===== Text extract

A Smile Can Change Our Campus
Date: Aug 27th, 2008 • Categories: Opinion • 88 viewsBy:2008-08-28, Marie Warren
Marie Warren
Staff Writer
mmwarren@valdosta.edu
In the last two weeks I have lost three people in my
life by the fates from above. It was a sad day for all of those who
attended the services, and after a few days you have to remind yourself
that you have to learn to live again.
During the last spring semester, we lost a fellow
student that attended our university. She was a student in my
philosophy class, as I’m sure she attended maybe a few of yours as
well. We ended up sending flowers and many words to the grieving
parents of Jennifer Stone and it hit me then on how short life can be.
One fatal car crash took Jennifer away from her loving parents.
A drug reaction took my friend, Jane, away from her parents.

==========

> **The tasks**
1/ In the campus opinion piece, what led the writer to realize how short life can be?
2/ According to the campus opinion piece, how many people did the writer lose in the last two weeks?
3/ Carry the campus opinion piece forward from its final sentence, keeping the writer's voice.

===== Stored records

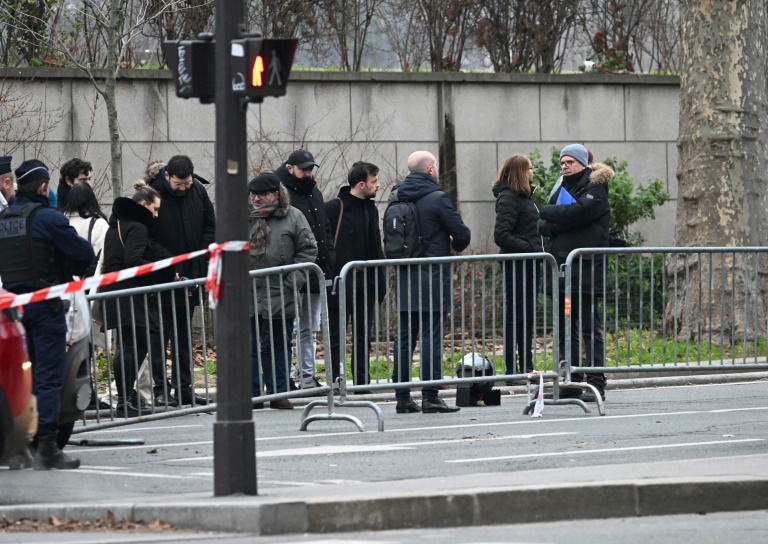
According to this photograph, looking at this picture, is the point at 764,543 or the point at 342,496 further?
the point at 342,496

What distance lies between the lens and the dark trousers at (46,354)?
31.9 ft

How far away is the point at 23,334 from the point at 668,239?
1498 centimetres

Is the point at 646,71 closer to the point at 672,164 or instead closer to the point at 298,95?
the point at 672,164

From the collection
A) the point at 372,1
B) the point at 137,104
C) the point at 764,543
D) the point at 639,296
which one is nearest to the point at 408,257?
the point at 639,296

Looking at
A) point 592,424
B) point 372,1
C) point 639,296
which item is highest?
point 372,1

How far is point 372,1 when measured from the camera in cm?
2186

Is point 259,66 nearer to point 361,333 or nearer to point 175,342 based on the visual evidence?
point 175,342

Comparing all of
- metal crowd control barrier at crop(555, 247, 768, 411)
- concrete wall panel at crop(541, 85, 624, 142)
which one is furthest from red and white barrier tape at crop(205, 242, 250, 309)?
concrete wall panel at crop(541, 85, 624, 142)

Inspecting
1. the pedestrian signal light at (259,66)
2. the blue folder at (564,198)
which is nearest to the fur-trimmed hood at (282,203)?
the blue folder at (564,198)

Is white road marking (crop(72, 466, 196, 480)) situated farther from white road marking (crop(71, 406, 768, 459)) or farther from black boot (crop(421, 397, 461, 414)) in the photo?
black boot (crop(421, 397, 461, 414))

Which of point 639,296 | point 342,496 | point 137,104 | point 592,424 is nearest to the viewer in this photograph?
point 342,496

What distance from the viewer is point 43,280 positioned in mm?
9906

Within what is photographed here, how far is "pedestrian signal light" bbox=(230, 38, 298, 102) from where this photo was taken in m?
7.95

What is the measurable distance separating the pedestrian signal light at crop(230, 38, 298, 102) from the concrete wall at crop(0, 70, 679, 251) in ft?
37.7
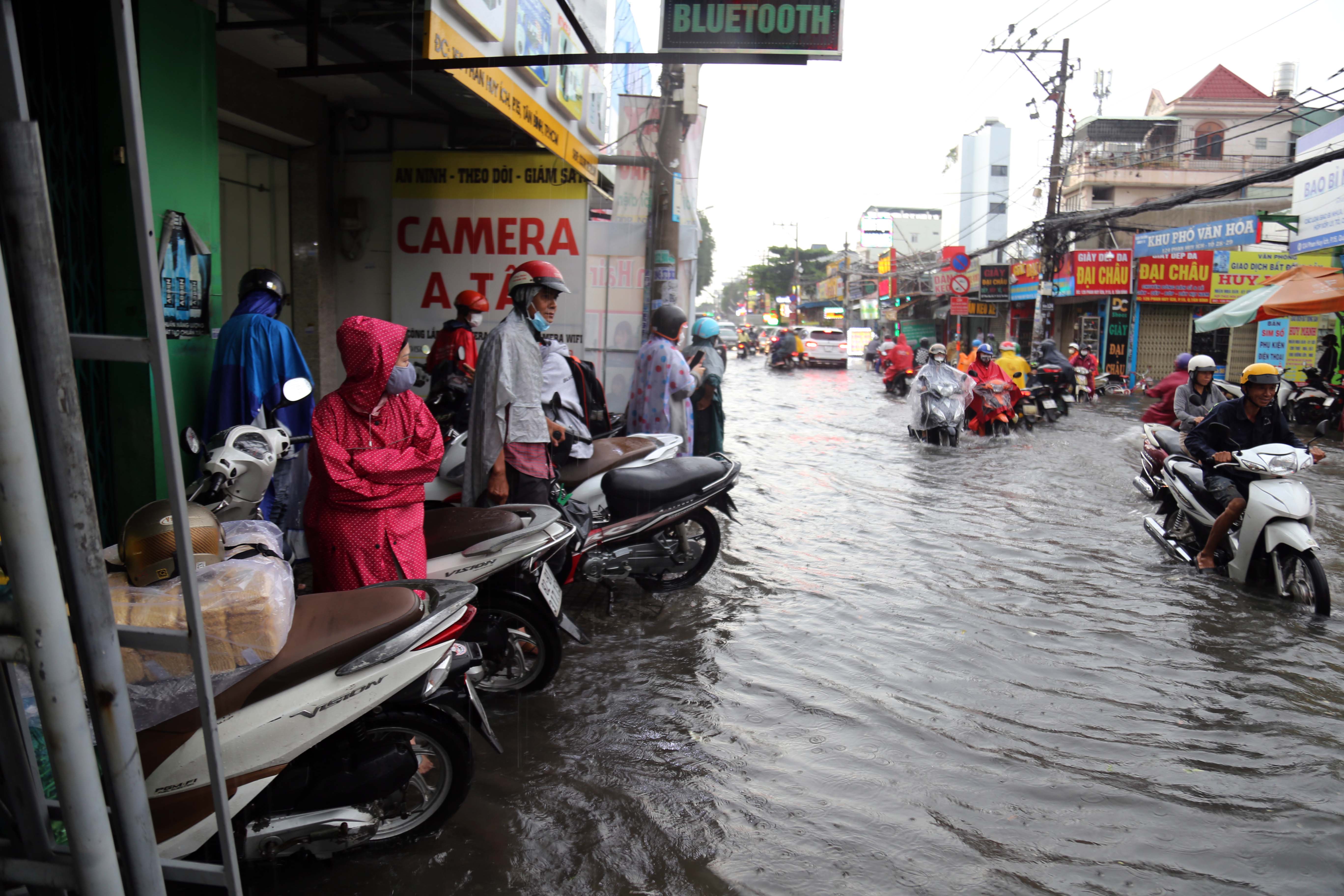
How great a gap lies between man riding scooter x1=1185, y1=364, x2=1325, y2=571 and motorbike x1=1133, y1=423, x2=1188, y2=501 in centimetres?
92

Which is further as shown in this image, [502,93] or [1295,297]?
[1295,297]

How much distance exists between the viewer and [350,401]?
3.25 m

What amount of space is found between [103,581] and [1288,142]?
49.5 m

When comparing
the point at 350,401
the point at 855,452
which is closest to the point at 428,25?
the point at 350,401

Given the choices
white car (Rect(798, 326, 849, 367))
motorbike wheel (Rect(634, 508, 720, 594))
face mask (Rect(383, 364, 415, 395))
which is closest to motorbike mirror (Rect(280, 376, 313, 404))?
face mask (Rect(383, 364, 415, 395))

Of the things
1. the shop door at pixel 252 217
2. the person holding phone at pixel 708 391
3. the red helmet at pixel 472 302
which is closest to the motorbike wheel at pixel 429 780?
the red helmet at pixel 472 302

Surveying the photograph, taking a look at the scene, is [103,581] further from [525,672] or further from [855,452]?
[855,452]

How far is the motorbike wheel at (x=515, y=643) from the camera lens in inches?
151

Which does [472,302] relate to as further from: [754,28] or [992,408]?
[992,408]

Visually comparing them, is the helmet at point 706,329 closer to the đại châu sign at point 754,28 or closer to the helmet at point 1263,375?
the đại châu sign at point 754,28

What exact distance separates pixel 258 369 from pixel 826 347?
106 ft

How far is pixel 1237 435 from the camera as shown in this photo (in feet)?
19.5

==========

> **Answers to the tasks**
1/ The realization came when the writer and others sent flowers and many words to the grieving parents of Jennifer Stone, a fellow student who was killed in a fatal car crash during the last spring semester.

2/ Three people.

3/
She has two little boys who will be brought up not knowing what their
mother meant to the world. It is a sad thought they will never get to
know her the way many of her friends did. Her smiles and her laughter
will fade from their memories. The scent that lingers in the air when
she enters a room will never tickle the senses again. Her family will have to
move on with the punishment of never holding her again because of one minor
fault.
We all know that grievances can sometimes be difficult
to overcome, but with time and patience it can happen. Everybody has
bad days. And whether we are grieving or just plain grumpy there are a
few things that we can do to help ourselves and the others around us.
Step one- whether we went to the party last night or
stayed up late studying, it doesn’t matter. The point is, because you
are tired you know that you will be an intolerable bear, and even bears
get hungry. So dig into that bed side table and get out that crunchy
granola bar and let it absorb some of that empty goo you have rolling
around in your tummy. Taking the edge of hunger pains away will let the
endorphins in your body work a little faster.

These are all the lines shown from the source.